Measuring the performance of lustre-mt

This tutorial illustrates the use of:

  • multi-task capabilities of the lv6 compiler.
  • recursive nodes
  • %expand:call% and %task:*% pragmas

The lv6 compiler is able to take advantage of multi-core architectures. via the use of %task:* pragmas at call sites (as explained in lustre-mt).

In order to perform an experiment to demonstrate the benefit of this mechanism, let’s write a parametric Lustre program, whose parameters would allow to control easily the tasks number, and the amount of computations performed in each task.

To that end, follows a Lustre program that generates m (random) matrices of size n × n, and computes the sum of their determinants.

i=0m-1 det(Mi)

Transpose a matrix

To compute the determinant using Laplace formula, we need to be able to transpose a matrix (to get a sub-matrix where a line and a column are removed). It may not be the most efficient way to compute it, but the goal is to perform heavy computations in tasks anyway.

function transpose<<const N:int; const M:int; type t>>(x:t^M^N) returns (y:t^N^M);
%expand:call%
let
  y =
  -- with N = 0 then []  -- No empty array in Lustre! Sigh.
  with N = 1 then
-- since scal_to_array is expanded, this forces to use the --expand-iterators option
-- which is the only way to expand map (and other iterators)
     map<<scal_to_array<<t>>, M >>(x[0])
  else
     add_vect_to_matrix <<N-1,M,t>>(x[0], transpose<<N-1,M,t>>(x[1..N-1]));
tel
function scal_to_array<<type t>>(x:t) returns (res:t^1);
%expand:call%
let
  res = [x];
tel
function add_vect_to_matrix<<const N:int; const M:int; type t>>(x:t^M; y:t^N^M)
returns (res:t^(N+1)^M);
%expand:call%
let
  res =
  with M = 1 then [ [ x[0]] | y[0] ]
  else            [ [ x[0]] | y[0] ]
                  | add_vect_to_matrix<<N,M-1,t>> (x[1..M-1], y[1..M-1]);
tel
function test_transpose(x:int^4^2) returns (res:int^2^4);
%expand:call%
let
  res = transpose<<2,4,int>>(x);
tel

function transpose_is_involutive(x:bool^4^2) returns (res:bool);
var
  y: bool^2^4;
  z: bool^4^2;
let
  y = transpose<<2,4,bool>>(x);
  z = transpose<<4,2,bool>>(y);
  res = ( x = z );
tel
-- The following works
--   lv6 transpose.lus -n transpose_is_involutive -ec -o proove_me.ec &&
--   lesar proove_me.ec transpose_is_involutive
-- so I guess transpose is correct.

§ Information supplied
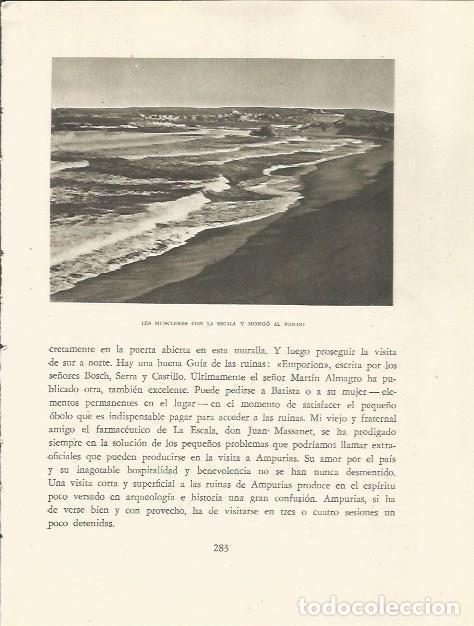 Postais: LAMINA 25205: Les Muscleres - Josep Pla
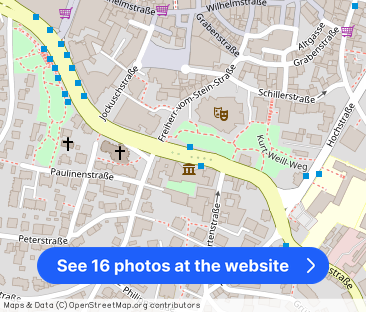 105 qm 4-Zimmer-Wohnung mit Balkon, modernem Bad, Gäste WC und Garage - Photo 1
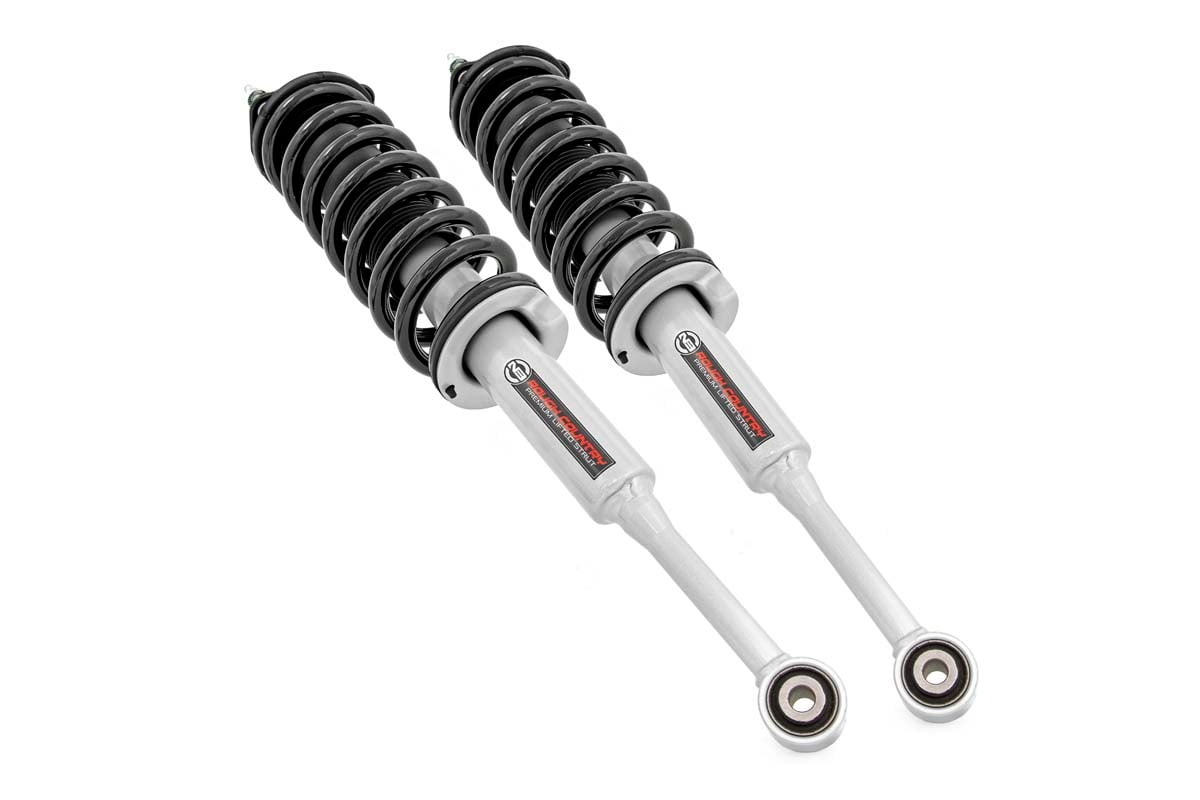 Rough Country 501050 Loaded Strut Pair | 6 Inch | Chevy/GMC Canyon/Colorado 2WD/4WD (2015-2022)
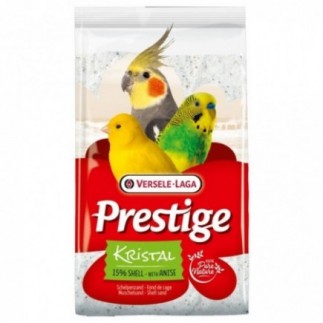 Achetez du sable minéral Prestige Grit Kristal pour oiseaux 5 kg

§ Job 1
In the lustre-mt performance tutorial, which formula is used to compute the determinant?
§ Job 2
Continue the lustre-mt performance tutorial, starting after its last comment line.

§ Task response 1
The Laplace formula.

§ Task response 2
Determinant

Now we can define a node that computes the determinant of square matrices of size n using the Laplace (recursive) formula (of O(n!) complexity):

∀ i=1,n det(A)=∑j=1n ai,j (-1)i+jdet(Ai,j)

where the n-1 square matrix Ai,j is made of the matrix A where line i and column j have been removed. This formula can be encoded in Lustre V6 straightforwardly using recursive nodes (again).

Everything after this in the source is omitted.